Although Kai has always spoken openly with his parents about his brother, Susie was surprised when earlier this month she heard him talk about William in public for the first time, at an event where the William’s Be Yourself Challenge group was selling luminaria kits. When she praised him for his openness, he told his parents that being part of the group helped him feel comfortable doing so.
“We are a country that doesn’t grieve much,” commented Nancy Rappaport, a Harvard-affiliated child and adolescent psychiatrist who was the first speaker in the lecture series presented by William’s Be Yourself Challenge. “Something like the luminaria event in Carlisle is a way of embracing a ritual that anchors the grief.

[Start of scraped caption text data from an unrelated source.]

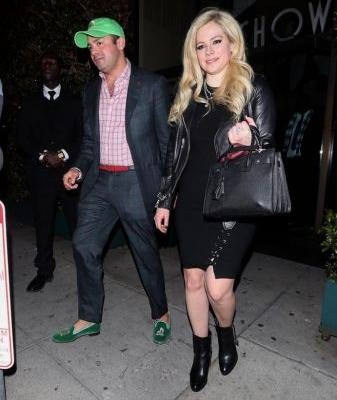 Avril Lavigne Is Reportedly Dating a Billionaire - How's Your Love Life Going?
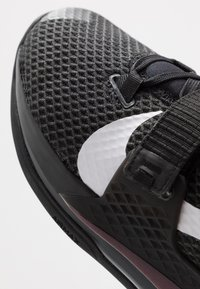 Nike Performance - AIR FORCE MAX II - Indoorskor - black/white - 5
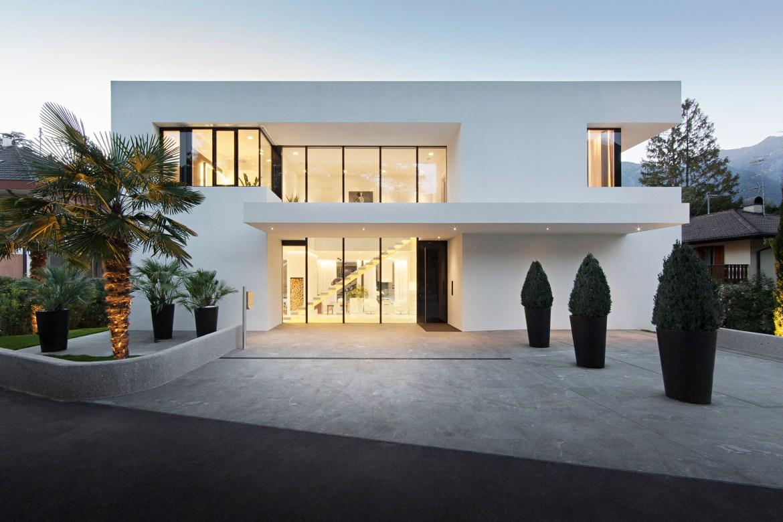 Casa M, localizada em Merano, Itália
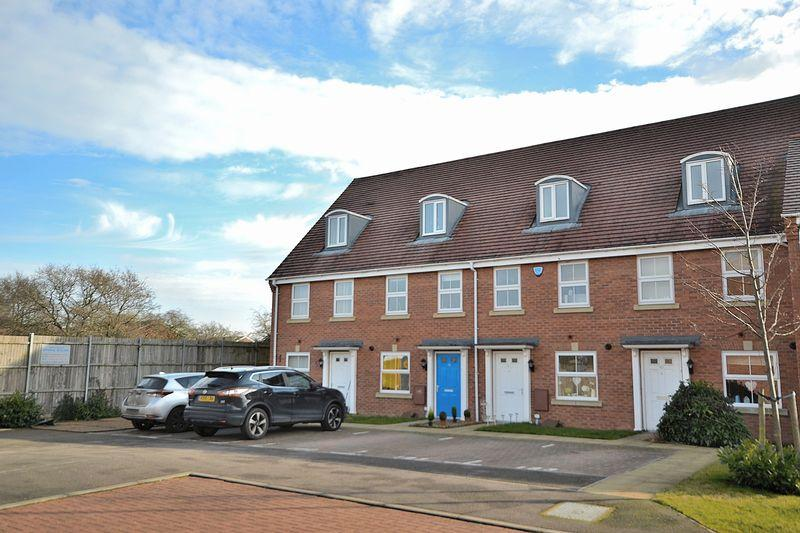 3 Bedrooms Terraced House for sale in Blenheim Road, Leighton Buzzard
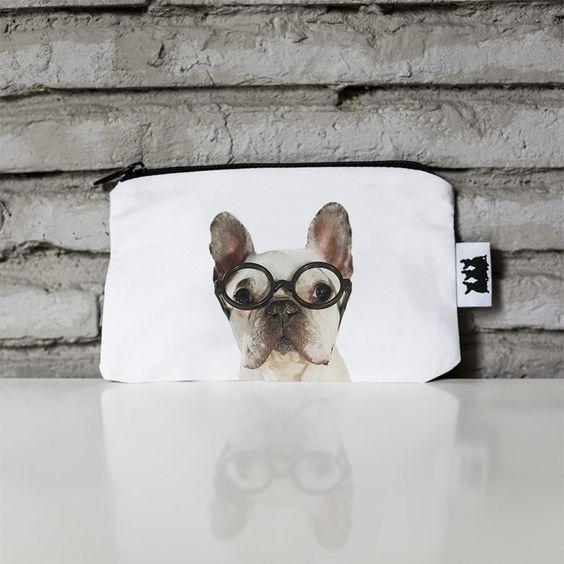 Cartera Remigton the Reader La vida depende de las gafas con que las mires, y en esta cartera te cabe lo justo para que la veas maravillosa.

One of the main components of resilient kids is they feel valued and they believe they have something to contribute. This organization has given the kids a way to do that, and with Brighten the Night, they see their community coming together to say that love lasts longer than death.”
“We’ve created something that brings the kids together organically,” remarked Ferrari, whose children were among the group that gathered at the school for Brighten the Night last year. “When they all started running around and singing ‘Happy Birthday,’ they were taking what could have been a sad moment and instead creating a moment of joy for themselves. They were remembering their friend with happiness.”